## Trecho do documento:
De fato, Deus é bom para com Israel, para com os de coração limpo. Quanto a mim, porém, quase me resvalaram os pés; pouco faltou para que se desviassem os meus passos. - Salmos 73.1-2
Acredito que você já tenha escutado esse ditado popular: “a grama do vizinho é sempre mais verde”. Em linhas bem simples, o adágio quer dizer que normalmente não nos contentamos com o que temos, e observando quem nos rodeia, desejamos o que os outros têm.
O simples “desejar” não é pecaminoso. Posso admirar o carro zero que algum amigo comprou, querer ter um similar e, aí, de duas uma: ou trabalho para ter o mesmo fruto, ou entendo que talvez não seja possível obter esse resultado e me contento com o que já adquiri.
O problema está quando, ao desejar aquilo que é do outro, eu o invejo e permito que meu coração encha-se de sentimentos ruins e negativos. O nome disso é “cobiça” (desejo imoderado), e fere o Décimo Mandamento (Ex 20.17). Inclusive, o texto bíblico aborda não só a propriedade do próximo, mas também protege expressamente coisas como sua família, sustento (trabalho) e empregados.
Ao observarmos o Salmo 73 encontramos um contexto levemente parecido com o que diz esse ditado. Asafe, seu autor, narra o que aparenta ser uma experiência que transcorre horas ou dias. Inicia seu texto confirmando que o Senhor de fato abençoa seus filhos, aqueles que têm o coração limpo, e aí nos conta sua experiência.
O problema é que o “próximo” de Asafe não eram pessoas honestas e corretas, trabalhadores que conquistam a vida através da graça de Deus agindo por meio de seus deveres afazeres. O “próximo” de Asafe eram os ímpios, aqueles que deliberadamente praticam a maldade.
É como se mudássemos o ditado para “a grama do assassino que mora ao meu lado é mais verde que a minha”. O que incomoda o salmista não é apenas a prosperidade alheia, mas sim o fato de que quem prospera é alguém distante do Senhor e de suas promessas, alguém que não cumpre com o pacto feito com o Criador.
Aqui reside então o primeiro problema de Asafe, que é narrado nos versículos 3 a 12: ele deixa de olhar para seu Criador e Mantenedor, olha para as pessoas e circunstâncias ao seu redor e as entende como regra.
Asafe, ainda que momentaneamente, esquece das promessas de Deus para com seu povo e sente-se aflito por ver que as bênçãos aparentemente caem mais, ou talvez até unicamente, sobre os “lado de lá”.

## Enunciado do exercício:
Por favor, reescreva o trecho do texto sobre o Salmo 73 que vai de "É como se mudássemos" até "entende como regra.", trocando "salmista" por "poeta".

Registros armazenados
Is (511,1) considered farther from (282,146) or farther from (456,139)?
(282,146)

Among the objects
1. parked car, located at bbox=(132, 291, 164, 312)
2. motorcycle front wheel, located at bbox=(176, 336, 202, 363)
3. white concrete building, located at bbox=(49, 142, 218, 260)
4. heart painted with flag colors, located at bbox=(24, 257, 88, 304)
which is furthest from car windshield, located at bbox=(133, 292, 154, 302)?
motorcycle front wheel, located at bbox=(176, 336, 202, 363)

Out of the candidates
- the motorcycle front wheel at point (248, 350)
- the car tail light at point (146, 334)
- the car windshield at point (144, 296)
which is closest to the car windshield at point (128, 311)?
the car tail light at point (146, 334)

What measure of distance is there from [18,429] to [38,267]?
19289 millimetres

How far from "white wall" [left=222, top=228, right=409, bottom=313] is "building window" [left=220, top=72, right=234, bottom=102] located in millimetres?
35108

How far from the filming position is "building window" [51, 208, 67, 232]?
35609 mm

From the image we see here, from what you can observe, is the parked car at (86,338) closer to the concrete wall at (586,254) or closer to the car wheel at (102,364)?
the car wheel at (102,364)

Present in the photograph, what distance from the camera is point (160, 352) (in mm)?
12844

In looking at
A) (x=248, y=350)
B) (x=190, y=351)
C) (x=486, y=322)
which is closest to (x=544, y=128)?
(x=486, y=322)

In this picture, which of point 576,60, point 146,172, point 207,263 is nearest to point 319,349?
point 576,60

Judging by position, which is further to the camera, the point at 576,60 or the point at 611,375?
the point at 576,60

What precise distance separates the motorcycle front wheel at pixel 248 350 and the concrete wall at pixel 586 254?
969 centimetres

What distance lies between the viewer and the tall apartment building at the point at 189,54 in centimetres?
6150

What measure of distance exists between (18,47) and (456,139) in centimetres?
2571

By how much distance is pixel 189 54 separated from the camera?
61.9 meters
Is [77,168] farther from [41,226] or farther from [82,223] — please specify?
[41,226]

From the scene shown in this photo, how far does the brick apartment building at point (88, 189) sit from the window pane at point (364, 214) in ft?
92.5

## Resultado da tarefa:
É como se mudássemos o ditado para “a grama do assassino que mora ao meu lado é mais verde que a minha”. O que incomoda o poeta não é apenas a prosperidade alheia, mas sim o fato de que quem prospera é alguém distante do Senhor e de suas promessas, alguém que não cumpre com o pacto feito com o Criador.
Aqui reside então o primeiro problema de Asafe, que é narrado nos versículos 3 a 12: ele deixa de olhar para seu Criador e Mantenedor, olha para as pessoas e circunstâncias ao seu redor e as entende como regra.